Funeral Customs

People Are Dying, No One Is Crying (Updated)

Several years ago, our Justin Nobel discussed the the way some Middle Eastern cultures hire women to weep and wail at funerals. At the time, many many Westerners were surprised by the practice which actually has a very long history.

Turns out, the practice is not only ongoing but growing. In fact, a UK company, Rent A Mourner, is replicating the practice with a few tweaks. These modern mourners are much more discreet. They’ll chat with the others in attendance and be respectively sad.

To read more about Rent A Mourner, click here.


[Original article published May, 15, 2009]

“Call for the mourning women that they may come; and send for cunning women, that they may come, and let them make haste, and take up a wailing for us, that our eyes may run down with tears, and our eyelids gush out with waters.” – Jeremiah ix, 17

“In the industrialized world there has been a steady attempt to control public emotion,” says Tom Lutz, who talks about ‘hired mourners’ in his book, “Crying: The Natural and Cultural History of Tears.” (Photo by Justin Nobel)

Woman getting paid to weep at funerals dates back to antiquity. Israelite funeral processions began with the raspy cries of elderly women, hired by family and friends of the deceased. Their role was to with their wails wring grief.

“The children in the streets through which they passed, often suspended their sports, to imitate the sounds, and joined with equal sincerity in the lamentations,” reads “A Biblical and Theological Dictionary,” a book by Richard Watson and Nathan Bangs.

The Ancient Greeks hired mourners too. Homer described Hector’s funeral:

“A melancholy choir attended around,
With plaintive sighs and music’s solemn sound;
Alternately they sing, alternate flow
The obedient tears, melodious in their woe.”

In the 6th century B.C., Solon, an Athenian poet and statesmen who was distressed by the city’s unchecked greed tried to curb the practice. Two centuries later, Plato denounced it too.

Yet hired mourning continued; through the Middle Ages and the Age of Enlightenment it was practiced in Ireland, Egypt, Spain, Italy, Romania, and China. And then, sometime in the last century, for the most part, it stopped.

Katherine Ashenburg, who discusses hired mourning in her book, “The Mourner’s Dance: What We Do When People Die,” found the practice still alive amongst village elders in Calabria, in the Italian countryside. But that it will continue there seems doubtful.
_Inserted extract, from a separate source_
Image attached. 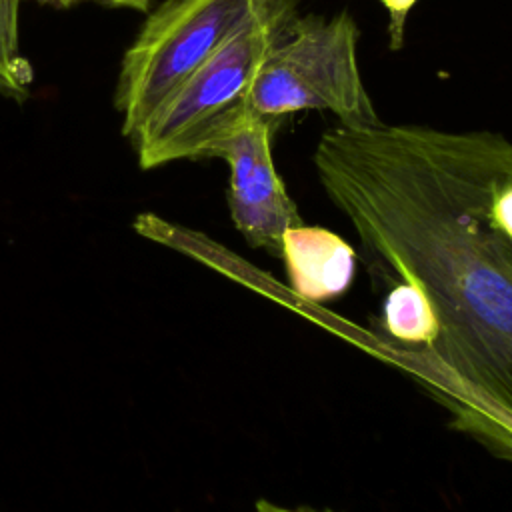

“The younger generation thinks that it is all very old-world,” said Ashenburg. “They are not interested in it.”

Commercialized weeping still happens, mourners have just donned different garb, said Tom Lutz, who addresses the topic in his book, “Crying: The Natural and Cultural History of Tears.” To illustrate a modern-day example of hired mourning, he recounted a personal experience.

“My father was buried in Arlington Cemetery and we had a phalanx of guys who came and unrolled the flag and made noise with a 16-gun salute,” said Lutz.

Also, priests and others that lead funerals are, in a sense, hired mourners, he said.

“It was the priestly class that tried to get rid of the profession,” he noted. “They were just trying to corner the market.”

As far as hired mourners crying in the streets; those days are gone, he said.

“In the industrialized world there has been a steady attempt to control public emotion,” said Lutz.

But a 2005 Associated Press article mentions the practice occurring in a rural village outside the capital city of Taipei, Taiwan.

I called the Taipei Economic and Cultural Office, in New York City, to see if anyone could tell me more.

“I have no idea, it’s the first time I hear that,” said one woman.

“Wait, let me see,” she told me, and pulled away from the phone. She spoke rapidly in what I believed to be Mandarin Chinese. No one in the office knew anything about hired mourning. The woman then connected me to a man in Washington D.C. who she said might know something.

The man was extremely shy and spoke very poor English. He refused to reveal his name or where he worked.

“Bull fighting?” he questioned the first time I tried to explain what I was calling about.

The second time he got it.

“Oh yeah,” he said. “That is a folk tradition. That’s a little strange, that’s not very usual thing. Maybe once in awhile in the countryside, but I really don’t have much information about it.”

I asked him why hired mourning no longer occurred.

“Now, all Taiwanese westernized,” he said. “A lot of things change. Taiwan change so quickly.”

I asked if he had ever been present at a funeral with hired mourners. He had, about 25 years ago.

“For my father’s funeral my sister hired mourners, only to show our respect to our father. I was surprised that my sister would hire this group of ladies. They pretend they are the daughters, and they dress in white, like the daughters. I never saw that thing happen again.”